■ DATA BLOCK ■
- - - -

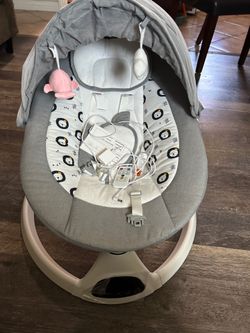 Baby rocking chair electric  like new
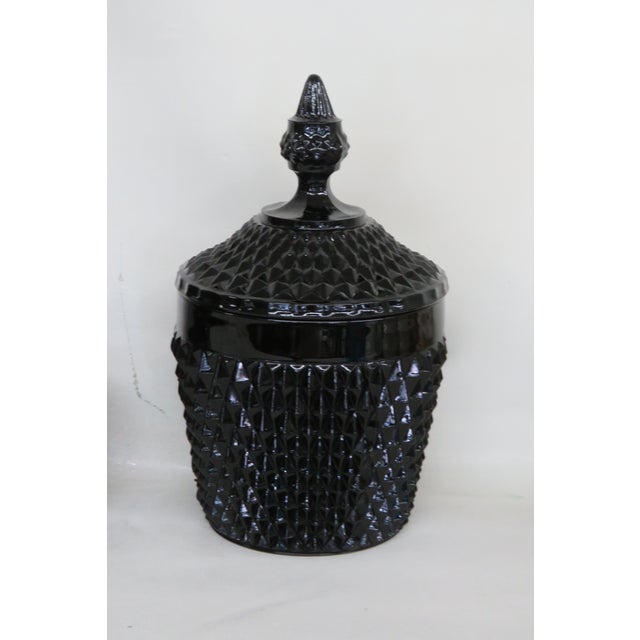 This gorgeous Set of Ice Bucket and Six Tumblers is made of glass. This wonderful Set is made in the fabulous Diamond...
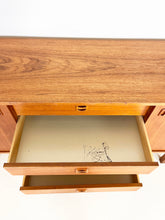 Afbeelding in Gallery-weergave laden, Scandinavische Vintage Sideboard / Dressoir, 'Korsör' jaren 60 IKEA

- - - -

■ EXERCISE BRIEF ■
Transcribe the listing exactly, skipping pictures.

■ RESPONSE AREA ■
 Baby rocking chair electric  like new
 This gorgeous Set of Ice Bucket and Six Tumblers is made of glass. This wonderful Set is made in the fabulous Diamond...
 Afbeelding in Gallery-weergave laden, Scandinavische Vintage Sideboard / Dressoir, 'Korsör' jaren 60 IKEA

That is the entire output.